Existen diversos subproductos, como el kief, un polvo rico en tricomas que se puede obtener tamizando hojas y flores de la planta. El kief se consume en polvo o comprimido para preparar tortas de hachís.

Hachís:

El hachís, por otro lado, es una resina concentrada producida a partir de las flores de la planta femenina. Comúnmente es más potente que la marihuana y varía en color, del negro al dorado, dependiendo de su pureza. El rosin hachís es un producto de gran pureza y calidad que se obtiene sin el uso de disolventes, aplicando calor y presión a las flores de las malas hierbas.
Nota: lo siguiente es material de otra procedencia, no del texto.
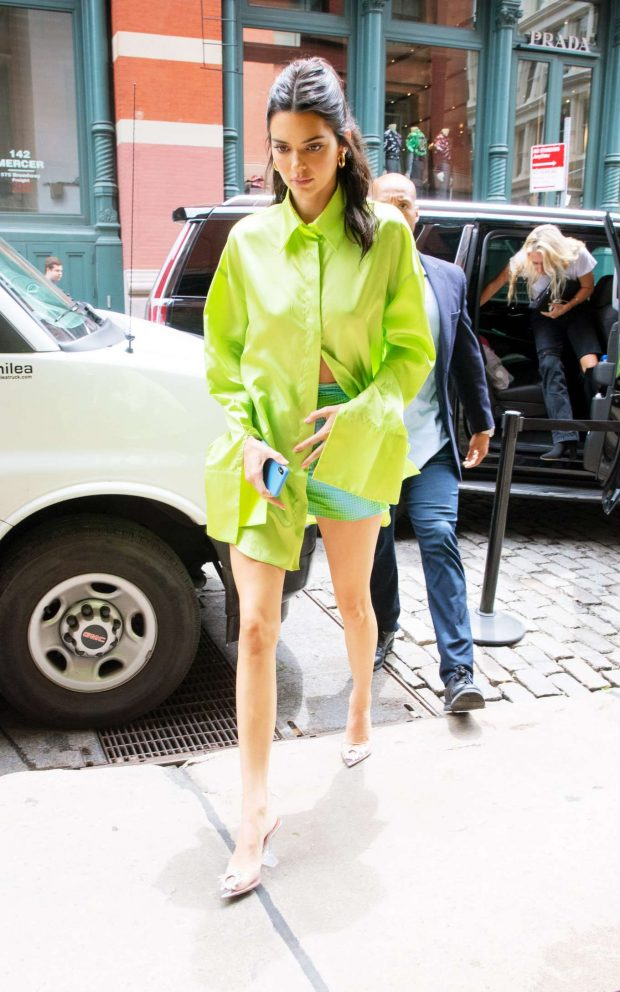 Kendall Jenner in Green Shirt and Mini Skirt - Out in NYC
Las regiones del sur y el este del Mediterráneo, así como el suroeste de Asia, son las principales regiones productoras de hachís. También se puede obtener mediante métodos de extracción como los “polinizadores”, que implican el uso de una máquina similar a una secadora, donde se colocan hojas de cannabis secas y congeladas para producir un polvo fino hasta ocho veces más concentrado en THC que la cantidad inicial.

Aceite de hachís:

El cannabis líquido, o aceite de hachís, se puede obtener de la hierba o resina de la marihuana y tiene como objetivo extraer compuestos psicoactivos como el THC. Este proceso se realiza en un recipiente con un disolvente como etanol, metanol o acetona, y se agita hasta extraer por completo la sustancia. Posteriormente, se evapora el solvente para obtener el aceite deseado, el cual tiene un color marrón oscuro o verde oscuro y una consistencia espesa similar a una pasta.

El aceite esencial de cannabis se produce mediante destilación al vapor de plantas de cannabis recién cortadas. Este aceite tiene un color claro y sutilmente amarillo y no contiene THC, pero sí emite el aroma característico del cannabis.

Semillas de marihuana:

Cannabis sativa, Cannabis indica son una fuente importante de Omega 3 y su aceite es de color amarillo claro. Las semillas contienen una gran cantidad de aceite, que oscila entre el 29% y el 34%, lo que hace que el aceite de semilla de marihuana sea un nutriente de alta calidad. Sin embargo, su desventaja es que pueden adquirir un sabor rancio si no se almacenan en un lugar fresco y oscuro.

El aceite se puede extraer de las semillas de cáñamo, que contienen alrededor de un 30% de aceite. Las extracciones se pueden realizar con solventes como alcohol etílico o etanol, preferiblemente en procesos en frío para preservar la calidad. También se pueden utilizar otros disolventes como butano, alcohol isopropílico o hexano para extracciones de aceite.